United States health secretary, Alex Azar, on Friday said that the country could start injecting the first Americans with the Pfizer-BioNTech COVID-19 vaccine by Monday. Azar told news channels that final details were being ironed out, after an expert committee convened by regulators voted to grant the two-dose regimen emergency approval for people aged 16 and over, news agency AFP reported.
Azar said that authorities were working with Pfizer on logistics and “could be seeing people get vaccinated Monday, Tuesday of next week.”
The USFDA had issued a statement last night saying it had told Pfizer it would now “rapidly work toward finalisation and issuance of an emergency use authorisation.”
“So, it’s very close. It’s really just the last dotting of I’s and crossing of T’s,” he added.
Those outstanding matters include getting a fact sheet ready for doctors, Azar told Fox Business.
Once the vaccine receives an Emergency Use Authorization (EUA), the federal government’s Operation Warp Speed program will oversee its distribution to thousands of sites across the country.

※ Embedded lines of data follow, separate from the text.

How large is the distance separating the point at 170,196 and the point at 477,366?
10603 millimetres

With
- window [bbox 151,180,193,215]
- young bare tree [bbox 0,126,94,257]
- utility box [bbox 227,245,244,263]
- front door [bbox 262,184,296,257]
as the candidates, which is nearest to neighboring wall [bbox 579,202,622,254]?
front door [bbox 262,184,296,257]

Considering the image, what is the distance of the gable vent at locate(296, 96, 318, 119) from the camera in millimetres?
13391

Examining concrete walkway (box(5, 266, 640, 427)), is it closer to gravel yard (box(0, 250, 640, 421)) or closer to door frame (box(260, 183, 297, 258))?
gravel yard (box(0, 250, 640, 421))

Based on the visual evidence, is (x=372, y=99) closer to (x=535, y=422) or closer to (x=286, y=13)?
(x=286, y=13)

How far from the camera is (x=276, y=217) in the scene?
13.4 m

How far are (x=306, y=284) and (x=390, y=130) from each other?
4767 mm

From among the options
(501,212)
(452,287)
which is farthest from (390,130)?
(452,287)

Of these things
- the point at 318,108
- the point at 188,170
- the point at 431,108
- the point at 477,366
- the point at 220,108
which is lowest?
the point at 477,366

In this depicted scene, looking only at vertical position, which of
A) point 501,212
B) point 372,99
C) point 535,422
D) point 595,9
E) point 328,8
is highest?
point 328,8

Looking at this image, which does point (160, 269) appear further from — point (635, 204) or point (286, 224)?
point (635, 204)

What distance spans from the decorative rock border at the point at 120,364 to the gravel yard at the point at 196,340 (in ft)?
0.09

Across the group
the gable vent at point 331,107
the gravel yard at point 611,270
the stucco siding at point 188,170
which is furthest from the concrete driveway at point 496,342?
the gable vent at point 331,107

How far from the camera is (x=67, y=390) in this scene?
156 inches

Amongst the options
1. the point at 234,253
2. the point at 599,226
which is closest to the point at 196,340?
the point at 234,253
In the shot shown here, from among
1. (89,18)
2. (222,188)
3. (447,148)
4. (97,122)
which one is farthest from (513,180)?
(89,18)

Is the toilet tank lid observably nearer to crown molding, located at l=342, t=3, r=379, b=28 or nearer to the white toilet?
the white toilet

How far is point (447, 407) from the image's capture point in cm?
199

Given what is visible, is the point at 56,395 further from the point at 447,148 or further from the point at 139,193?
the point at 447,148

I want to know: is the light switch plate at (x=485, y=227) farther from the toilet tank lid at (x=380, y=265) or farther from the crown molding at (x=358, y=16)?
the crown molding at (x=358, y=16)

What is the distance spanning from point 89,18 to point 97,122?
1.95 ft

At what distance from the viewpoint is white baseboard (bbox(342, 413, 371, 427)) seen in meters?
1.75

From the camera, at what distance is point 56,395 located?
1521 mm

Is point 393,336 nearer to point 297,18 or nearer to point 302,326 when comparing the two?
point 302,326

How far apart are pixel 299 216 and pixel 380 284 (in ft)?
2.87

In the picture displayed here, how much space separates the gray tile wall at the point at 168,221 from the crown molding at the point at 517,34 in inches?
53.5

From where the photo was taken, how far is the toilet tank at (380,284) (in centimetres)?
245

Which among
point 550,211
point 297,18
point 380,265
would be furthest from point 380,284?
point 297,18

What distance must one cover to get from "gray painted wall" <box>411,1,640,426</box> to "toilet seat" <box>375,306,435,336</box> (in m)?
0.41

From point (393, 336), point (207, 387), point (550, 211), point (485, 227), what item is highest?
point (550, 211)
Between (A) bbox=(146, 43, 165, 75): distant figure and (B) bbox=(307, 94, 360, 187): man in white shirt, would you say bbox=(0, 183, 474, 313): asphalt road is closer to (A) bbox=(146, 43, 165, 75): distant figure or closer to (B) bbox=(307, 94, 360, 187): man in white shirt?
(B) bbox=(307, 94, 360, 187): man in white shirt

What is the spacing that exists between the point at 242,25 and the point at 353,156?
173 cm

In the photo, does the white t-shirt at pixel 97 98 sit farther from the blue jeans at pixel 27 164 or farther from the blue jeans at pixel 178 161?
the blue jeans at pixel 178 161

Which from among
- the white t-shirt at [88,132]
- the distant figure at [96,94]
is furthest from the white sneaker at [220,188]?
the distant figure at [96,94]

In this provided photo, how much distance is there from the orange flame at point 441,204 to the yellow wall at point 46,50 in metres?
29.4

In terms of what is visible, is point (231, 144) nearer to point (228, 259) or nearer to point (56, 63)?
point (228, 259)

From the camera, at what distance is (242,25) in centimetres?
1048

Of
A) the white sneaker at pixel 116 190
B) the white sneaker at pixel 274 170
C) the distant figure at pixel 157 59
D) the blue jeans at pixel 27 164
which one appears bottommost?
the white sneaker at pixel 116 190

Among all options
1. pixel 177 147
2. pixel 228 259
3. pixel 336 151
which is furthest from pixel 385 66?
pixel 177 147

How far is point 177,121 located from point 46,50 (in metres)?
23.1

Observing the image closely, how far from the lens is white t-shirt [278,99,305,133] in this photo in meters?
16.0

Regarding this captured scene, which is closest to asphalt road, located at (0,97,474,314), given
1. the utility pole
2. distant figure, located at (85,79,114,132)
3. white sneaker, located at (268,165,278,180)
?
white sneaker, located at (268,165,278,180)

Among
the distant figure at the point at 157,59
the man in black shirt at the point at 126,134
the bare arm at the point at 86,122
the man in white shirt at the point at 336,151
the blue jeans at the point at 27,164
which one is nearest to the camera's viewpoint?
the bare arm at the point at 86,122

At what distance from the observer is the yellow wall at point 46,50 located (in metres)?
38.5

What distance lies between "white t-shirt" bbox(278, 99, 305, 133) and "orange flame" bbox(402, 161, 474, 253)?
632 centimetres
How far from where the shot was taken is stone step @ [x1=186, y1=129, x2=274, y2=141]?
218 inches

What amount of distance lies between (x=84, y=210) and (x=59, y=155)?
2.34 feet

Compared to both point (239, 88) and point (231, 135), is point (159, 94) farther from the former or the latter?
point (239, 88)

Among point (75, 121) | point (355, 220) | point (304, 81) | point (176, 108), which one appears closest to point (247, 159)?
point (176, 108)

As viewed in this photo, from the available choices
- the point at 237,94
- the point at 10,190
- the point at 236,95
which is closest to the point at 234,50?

Before that happens, a committee from the Centers for Disease Control and Prevention (CDC) also has to recommend the vaccine, then the agency itself has to accept that recommendation.
The first of these meetings takes place on Friday and the second on Sunday, but they are at this stage viewed as pro forma.
Thursday’s expert committee voted 17 in favor, four against, with one abstention, on the matter of approving Pfizer’s vaccine, which a clinical trial has shown to be 95 %.
Next week, an FDA committee will meet to consider a second vaccine, developed by Moderna and the National Institutes of Health.
The US hopes to immunise 20 million people this month, 100 million by February, and the whole population by June.
Long-term care facility residents and health care workers are at the front of the line.